- Theatrical release poster
- Directed by: Douglas Sirk
- Written by: Helen Deutsch Samuel Fuller
- Starring: Cornel Wilde
- Cinematography: Charles Lawton Jr.
- Edited by: Gene Havlick
- Music by: George Duning
- Color process: Black and white
- Production company: Columbia Pictures
- Distributed by: Columbia Pictures
- Release date: January 20, 1949;
- Running time: 80 minutes
- Country: United States
- Language: English

= Shockproof =

1949 film by Douglas Sirk

Shockproof is a 1949 American crime film noir directed by Douglas Sirk and starring Patricia Knight and Cornel Wilde. Wilde and Knight were husband and wife during filming. They divorced in 1951.

==Plot==
Griff Marat (Cornel Wilde) is a parole officer who falls in love with a parolee, Jenny Marsh (Patricia Knight). Marsh had gone to prison in order to protect Harry Wesson (John Baragrey), a gambler with whom she was having an affair.

Warned to steer clear of Harry permanently, Jenny disobeys, still feeling loyal to him. A raid on Harry's bookie joint while Jenny is there costs her the job Griff has found for her. Out of concern for her welfare, Griff hires Jenny as a caretaker for his blind mother (Esther Minciotti).

Griff has political ambitions that Harry would like to ruin, so, knowing it is against regulations for the parolee and parole officer to be involved, Harry encourages Jenny to accept Griff's romantic advances. Jenny knows the regulations too, but realizes she loves Griff, and they get married; she makes one more trip to speak to Harry, to tell him that she truly loves Griff. During their conversation, Harry threatens to reveal letters she had written him, in which she expressed her love. Jenny points Harry's own gun at him and, after a brief struggle, he ends up shot and seriously wounded. Griff and Jenny attempt to flee to Mexico. This fails. Willing to do anything to keep his wife from going back to jail, Griff takes a job in an oil refinery. Their photographs regularly appear in newspapers, but the last straw for Jenny is when a paper that includes their pictures is delivered to every neighbor in their refinery community. The couple decides to go back and turn themselves in. When the police take them to Harry in the hospital, he clears Jenny's name by swearing that the shooting was an accident.

==Cast==
- Cornel Wilde as Griff Marat
- Patricia Knight as Jenny Marsh
- John Baragrey as Harry Wesson
- Esther Minciotti as Mrs. Marat
- Howard St. John as Sam Brooks
- Russell Collins as Frederick Bauer
- Charles Bates as Tommy Marat
- Arthur Space as police inspector at hospital (uncredited)
- Gilbert Barnett as Barry (uncredited)

==Background==
The director of Shockproof, Douglas Sirk, said he took the assignment because the film dealt with one of his favorite themes: the price of flouting taboos.

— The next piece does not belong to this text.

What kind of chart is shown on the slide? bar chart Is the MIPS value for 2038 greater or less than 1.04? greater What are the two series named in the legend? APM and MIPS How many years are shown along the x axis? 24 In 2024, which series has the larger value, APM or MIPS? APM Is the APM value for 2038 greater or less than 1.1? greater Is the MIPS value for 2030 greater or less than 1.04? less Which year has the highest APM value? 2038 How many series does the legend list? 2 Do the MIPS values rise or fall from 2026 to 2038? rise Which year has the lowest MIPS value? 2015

In Samuel Fuller's original script, the film ended with a violent rebellion by Marat against the system that kept him and Marsh apart. The studio had National Velvet scriptwriter Helen Deutsch step in to pen a soft-suds rewrite.

A number of Fuller's screenplays, including The Naked Kiss, The Baron of Arizona, House of Bamboo, Forty Guns, The Big Red One, and this film, featured a lead character called Griff.

==Reception==
E. Gonzalez wrote in Slant Magazine: "Sirk’s direction is disenchanted at times, and the script, a labyrinthine tale of emotional manipulation, feels tamed of its archness."

A New York Times writer, Matt Zoller Seitz, discussed the significance of Shockproof in 2007 when the film received its first theatrical showing in New York City:

...while Shockproof will inspire more groans than gasps, it's essential viewing for fans of Mr. Fuller and Mr. Sirk—and that's why the Two Boots Pioneer Theater and an online film discussion group teamed up to give this critically and financially unsuccessful movie its first New York run. The lurid setup and obsessive-loner-versus-the-system mechanics are pure Samuel Fuller. Mr. Sirk's personality is expressed in the film's affection for its screwed-up characters, in the poetic deployment of mirrors, windows and stairways, and in the low-angled wide shots of Griff's house, a space that seems both nurturing and oppressive."

== Trivia ==
The British serial killer John Straffen committed a murder on the way to see Shockproof at the cinema in 1951.

Shockproof includes brief interior scenes of the Bradbury Building, where the parole bureau's offices and doctor's office are supposed to be located, but the in-office scenes, which include unimpaired views of the Hall of Justice and the demolished Hall of Records, appear to have been filmed in offices of Los Angeles City Hall facing west onto N. Spring Street, several blocks north of the Bradbury.